Leider 30 Jahre zu spät

Claudia Krieg zum Verhältnis von Klima- und Arbeitsschutz

  • Claudia Krieg
  • Lesedauer: 2 Min.

Ich musste mir einen Moment die Augen reiben, als die junge Wissenschaftlerin das Buchcover bei ihrem Vortrag an die Leinwand projiziert. »Auto, Umwelt, Verkehr. Umsteuern, bevor es zu spät ist. Verkehrspolitische Konferenz der IG Metall und des Deutschen Naturschutzringes 1990« heißt die Publikation, die mich nicht nur daran erinnerte, welche Rolle Umweltschutz gerade in den frühen 1990er Jahren für viele junge Menschen - mich inklusive - spielte, sondern auch daran, wovon die Diskussionen verdrängt wurden. Der Globalisierungsschub der 1990er Jahre stellte Produktion und Handel derart auf den Kopf, dass sich die damit einhergehenden Umweltverbrechen gegenüber den sozialen Folgen und den Umwälzungen in der Lebenswelt von Arbeiter*innen im Osten wie im Westen zunächst wie Kollateralschäden ausnahmen. Umso heftiger kommt all dies mit dem schon damals prognostizierten Klimawandel drei Jahrzehnte später zurück.
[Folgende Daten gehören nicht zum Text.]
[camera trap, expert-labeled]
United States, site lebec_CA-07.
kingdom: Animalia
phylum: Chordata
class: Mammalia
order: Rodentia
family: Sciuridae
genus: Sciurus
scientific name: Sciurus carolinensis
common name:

Aber es ist interessant: Schon vor mehr als 30 Jahren ging es also nicht nur bei den Umweltverbänden angesichts von Waldsterben und saurem Regen, Atommüll und Luftverschmutzung um Alternativen, sondern bereits damals wollten Beschäftigte Batterien für Elektroautos produzieren und die giftigen Fertigungsweisen, die vielen schwere gesundheitliche Schäden zufügten, verändern. Der Kampf um die Arbeitsplätze hat solche Bemühungen an den Rand geschoben. Es bleibt zu hoffen, dass sie nun im Zuge der Transformation hin zu einer möglichst klimafreundlichen Produktion wieder an Kraft gewinnen. Dass sich soziale und ökologische Fragen nicht gegeneinander ausspielen lassen dürfen, sollte spätestens angesichts des Kohleausstiegs klar sein. Wenn Gewerkschafter*innen mit Klimaaktivist*innen sprechen, anstatt sie zu verteufeln, dann ist schon viel gewonnen.